O uso de energias não renováveis não é a única causa do efeito de estufa de origem humana e, logo, a transição para renováveis não é a única solução. Tão importante quanto isso é a alteração dos modos de produção alimentar, a redução do consumo de carne e a conservação de zonas naturais. Isso tem uma implicação direta na redução de gases de efeito de estufa e na preservação dos ecossistemas, sumidouros naturais de carbono. Mas o espaço para esse debate é substancialmente mais reduzido, porque não têm o mesmo potencial económico dos investimentos nas renováveis. E porque, em última instância, dependem de uma adaptação dos padrões de consumo, algo ainda hoje erradamente associado à perda de qualidade de vida. 

É precisamente no último ponto que surge a proteção dos rios, hoje os habitats mais ameaçados da Terra. 81% das populações globais de vida selvagem de água doce foram perdidas, mais do que em qualquer outro ecossistema. Segundo o Ministério do Ambiente, Portugal tem mais de 7 000 barreiras fluviais, desde açudes a grandes barragens. O número exato ainda não é conhecido para todas as regiões hidrográficas, nem as suas características, usos e estado. Recuperar algumas das existentes seria uma das possibilidades à construção de novas, uma vez que a maioria dos impactes ambientais e sociais já terá ocorrido.  

Outra das opções seria o investimento em eficiência energética, como o GEOTA tem defendido na última década. Segundo os nossos cálculos, um investimento em projetos de uso racional da energia equivalente à construção das novas barragens, pouparia 1,3 TWh/ano de electricidade. Com um investimento de 220M€, criaríamos uma poupança anual de 150M€, equivalente à redução de mais de 5% da factura eléctrica. A aposta em eficiência energética é de longe a melhor forma de obter energia, como prova a redução sistemática da intensidade energética ao longo das últimas duas décadas na União Europeia, EUA, Canadá, Rússia, China e Índia, entre outros. A aposta nas renováveis e, no geral, a abordagem à necessidade de aumentar a produção elétrica nacional, tem de ser analisada à luz das reais necessidades face aos potenciais de redução de consumos, o que por sua vez tem um impacte positivo para famílias, serviços e indústrias.

____________

__Tarefa do exercício 1__
Apresente em CSV de duas colunas, "pedido" e "resposta", os registos entre a linha que contém "Which one is nearest" e o fim dos registos, inclusive. Use uma linha por pedido, com cada campo entre aspas e as quebras de linha substituídas por espaços.
O texto e os registos não têm qualquer relação entre si.

Entradas de dados recolhidas:
____________

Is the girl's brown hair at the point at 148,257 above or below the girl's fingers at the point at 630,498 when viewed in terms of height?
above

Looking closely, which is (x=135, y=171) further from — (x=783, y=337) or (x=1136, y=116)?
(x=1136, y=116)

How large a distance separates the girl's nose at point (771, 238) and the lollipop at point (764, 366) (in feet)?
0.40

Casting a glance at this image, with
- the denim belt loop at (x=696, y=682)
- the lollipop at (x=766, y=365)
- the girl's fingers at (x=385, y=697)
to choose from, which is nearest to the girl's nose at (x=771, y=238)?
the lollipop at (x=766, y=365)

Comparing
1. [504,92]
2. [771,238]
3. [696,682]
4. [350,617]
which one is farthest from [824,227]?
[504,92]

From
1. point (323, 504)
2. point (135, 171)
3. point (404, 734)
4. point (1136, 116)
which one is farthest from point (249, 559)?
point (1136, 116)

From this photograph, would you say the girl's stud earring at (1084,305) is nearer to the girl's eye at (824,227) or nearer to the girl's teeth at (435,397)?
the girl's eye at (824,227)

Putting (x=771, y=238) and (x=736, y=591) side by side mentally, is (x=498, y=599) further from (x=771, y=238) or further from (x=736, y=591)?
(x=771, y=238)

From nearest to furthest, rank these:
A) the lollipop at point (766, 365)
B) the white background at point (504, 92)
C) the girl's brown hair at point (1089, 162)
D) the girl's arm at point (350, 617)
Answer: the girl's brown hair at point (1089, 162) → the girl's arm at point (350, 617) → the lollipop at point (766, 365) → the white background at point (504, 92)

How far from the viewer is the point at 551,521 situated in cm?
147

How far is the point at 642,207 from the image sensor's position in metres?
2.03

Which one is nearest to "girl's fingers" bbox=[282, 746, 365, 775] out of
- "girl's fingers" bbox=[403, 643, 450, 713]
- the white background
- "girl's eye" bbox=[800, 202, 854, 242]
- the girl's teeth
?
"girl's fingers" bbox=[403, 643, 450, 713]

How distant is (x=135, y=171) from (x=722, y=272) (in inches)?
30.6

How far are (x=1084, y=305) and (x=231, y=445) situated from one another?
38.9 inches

____________

__Tarefa do exercício 2__
Extraia do texto sobre energia, sem alterações, o trecho entre "É precisamente no" e "já terá ocorrido.", inclusive.

__Resposta à tarefa 1__
pedido,resposta
"Which one is nearest to ""girl's fingers"" bbox=[282, 746, 365, 775] out of - ""girl's fingers"" bbox=[403, 643, 450, 713] - the white background - ""girl's eye"" bbox=[800, 202, 854, 242] - the girl's teeth ?","""girl's fingers"" bbox=[403, 643, 450, 713]"
"How distant is (x=135, y=171) from (x=722, y=272) (in inches)?","30.6"
"How far are (x=1084, y=305) and (x=231, y=445) situated from one another?","38.9 inches"

__Resposta à tarefa 2__
É precisamente no último ponto que surge a proteção dos rios, hoje os habitats mais ameaçados da Terra. 81% das populações globais de vida selvagem de água doce foram perdidas, mais do que em qualquer outro ecossistema. Segundo o Ministério do Ambiente, Portugal tem mais de 7 000 barreiras fluviais, desde açudes a grandes barragens. O número exato ainda não é conhecido para todas as regiões hidrográficas, nem as suas características, usos e estado. Recuperar algumas das existentes seria uma das possibilidades à construção de novas, uma vez que a maioria dos impactes ambientais e sociais já terá ocorrido.